While a lot of recent news about Lance Armstrong has overshadowed the wheeling and dealing happening at the Interbike trade show, one aspect of his return actually has relevance specific to the industry. The Wall Street Journal reported Thursday that Armstrong is investing millions of dollars into component maker SRAM, as part of the deal with Lehman Brothers Merchant Bank, subsidiary of the recently collapsed investment bank Lehman Brothers.
While the two entities are relatively separate, the infusion of cash from Armstrong is expected to have a positive impact. Lehman had actually courted Lance prior to any knowledge of his comeback, beginning as far back as 2007. And the fact that Armstrong will be riding SRAM as part of the existing sponsorship with Astana is apparently just coincidence. "The funny thing, when we did the deal with Lance we were unaware that he was planning to return to competitive cycling," Charlie Moore, a managing director of Lehman Brothers Merchant Banking told WSJ. "It's serendipitous."
"It's great to have that kind of intelligent money, really knowledgeable money to be part of the company," SRAM president Stan Day told Cyclingnews. "It's a small piece of the total investment but it is a meaningful piece to be sure. We are excited that Lance is interested in riding are components and investing in our components, and that is a great combination."
"We certainly weren't the first in the industry to hear about it, but it came onto our plate three weeks ago," said Day. "We were as surprised as the whole industry but also pleased. Lance brings great credibility and great draw to the industry and it is good to have him back."
The combination of Lance as a technical advisor, investor and now sponsored rider is quite a coup for SRAM in terms of battling for a share of the market with Armstrong's former component maker Shimano. Armstrong had been with the Japanese company for so long that he still rode their components at Wednesday night's Cross Vegas race at Interbike.
"We couldn't switch his bike out and have him go into a race right away!" Day laughed. "But he's ridden our product a lot over the last several months and he is comfortable with it. He likes the weight, stiffness and the use of carbon. It will be interesting to work him closer and get his ideas. We will incorporate that with our other athletes' feedback."
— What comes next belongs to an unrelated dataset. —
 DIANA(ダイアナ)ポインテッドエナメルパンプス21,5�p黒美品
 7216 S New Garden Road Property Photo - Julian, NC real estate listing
Day was present at the press conference where Armstrong gave details about his comeback and his opinions on doping in cycling and sport in general. "I agree with him," said Day. "We have rules. Let's test for it and if somebody gets caught, kick him out and get on the with the sport. Quit whining about it! We are all big grown men at this point and if somebody breaks the rules, get out and keep playing the game."